── Text

Ursprünglich Manichäer, überlieferte Augustin die Gnadenwahl an Calvin, seine 18 Bände zeigen die
Verheerung, die verbissener Priesterwahn in einer groß angelegten Natur anrichtet, seine »Bekenntnisse«
lesen sich wie die Rousseaus als Gewissensschreie innerer Unruhe, seine Gottliebe malt er mit Schönheitsumarmungen und
Blumendüften! Das ist die große Konterrevolution, die immer unvermeidliche, wo Jesus auf Athanasius herabsinkt.
Als 600 Bischöfe auf 6 Konzilen sich um Dogmen balgten, wie Athanasier und Arianer Mönche handgreiflich auf dem
Byzanzmarkt, war dies »Wachstum des Christentums«, wie Vincentius frohlockte, ein schlechtes Beispiel für
»An ihren Früchten sollt ihr sie erkennen«. Gleichwohl ist niederschmetternd für
Evolutionsträumer, daß die ganze Fehde moderner Bibelexegeten längst schon bei Beginn der Kirche entbrannte,
wo Arius sich gegen Christi Gottheit sträubte und der britische Mönch Pelagius einige Weizenkörner unter die
Spreu mischte, sogar in Augustins Chaos der Lichtblick glomm, daß er Erlösung durch bloße Taufe verwarf.

────
── Gegebene Informationen

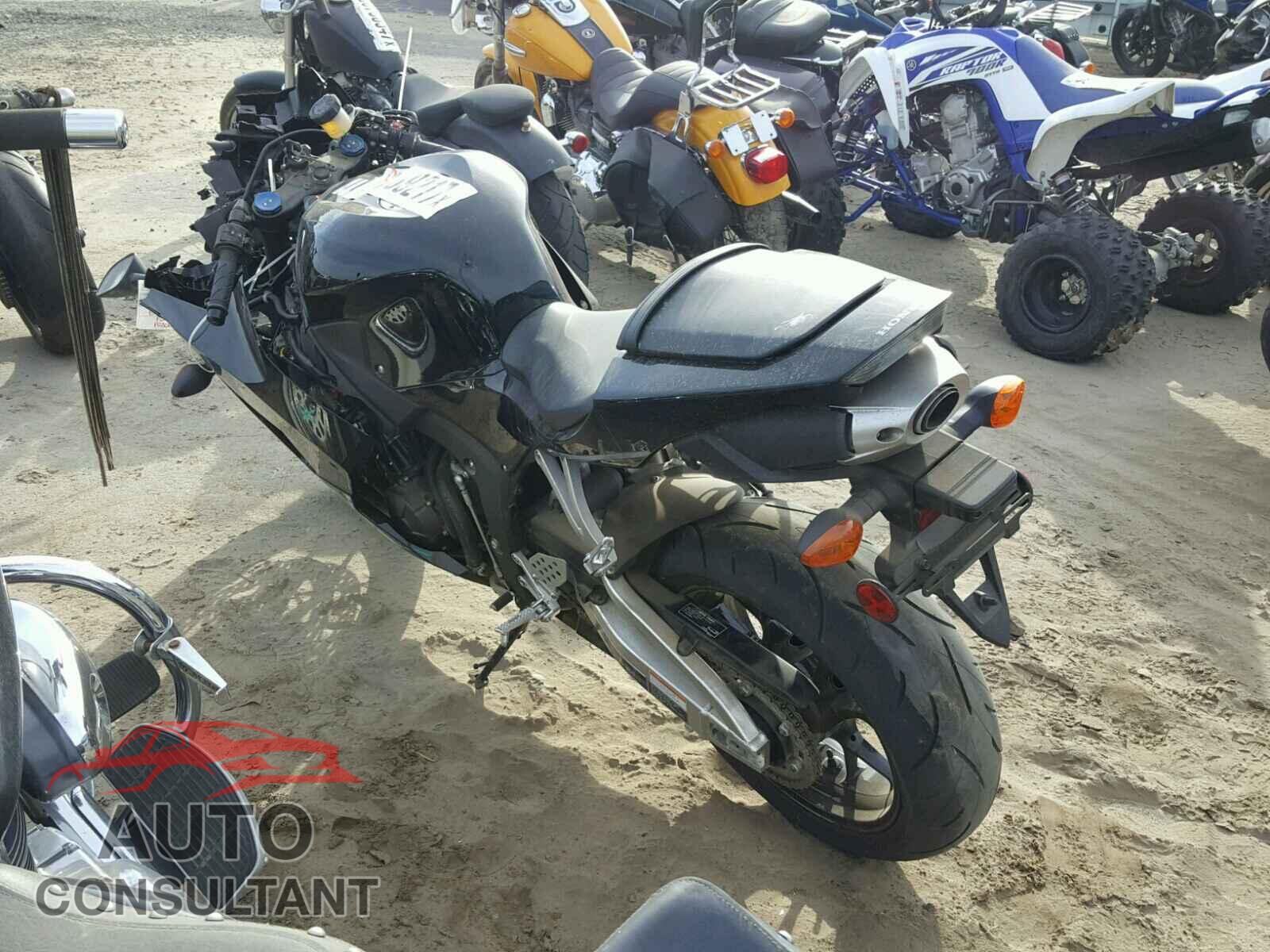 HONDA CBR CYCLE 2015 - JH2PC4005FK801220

────
── Gegebene Informationen

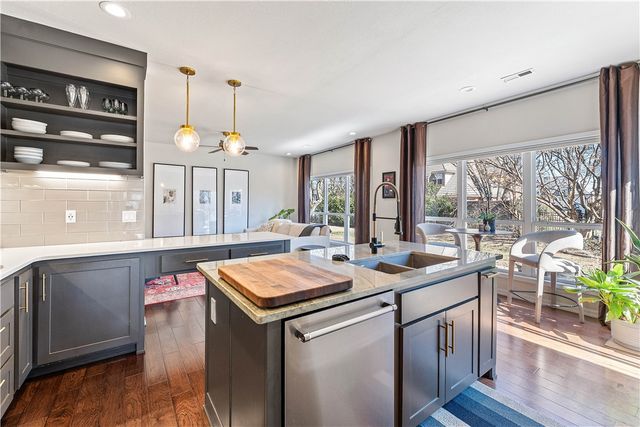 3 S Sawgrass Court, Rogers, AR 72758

────

◆ Aufgaben
1. Welche Art der Erlösung verwarf Augustin laut dem Text über Augustin und die frühe Kirche?
2. Kopiere aus dem Text über Augustin die Stelle wörtlich heraus: Beginne bei den Worten „Als 600 Bischöfe“ und höre nach „bloße Taufe verwarf.“ auf.
Die Einträge braucht man zum Lösen nicht.

◆ Lösungen
1. Die Erlösung durch bloße Taufe.

2.
Als 600 Bischöfe auf 6 Konzilen sich um Dogmen balgten, wie Athanasier und Arianer Mönche handgreiflich auf dem
Byzanzmarkt, war dies »Wachstum des Christentums«, wie Vincentius frohlockte, ein schlechtes Beispiel für
»An ihren Früchten sollt ihr sie erkennen«. Gleichwohl ist niederschmetternd für
Evolutionsträumer, daß die ganze Fehde moderner Bibelexegeten längst schon bei Beginn der Kirche entbrannte,
wo Arius sich gegen Christi Gottheit sträubte und der britische Mönch Pelagius einige Weizenkörner unter die
Spreu mischte, sogar in Augustins Chaos der Lichtblick glomm, daß er Erlösung durch bloße Taufe verwarf.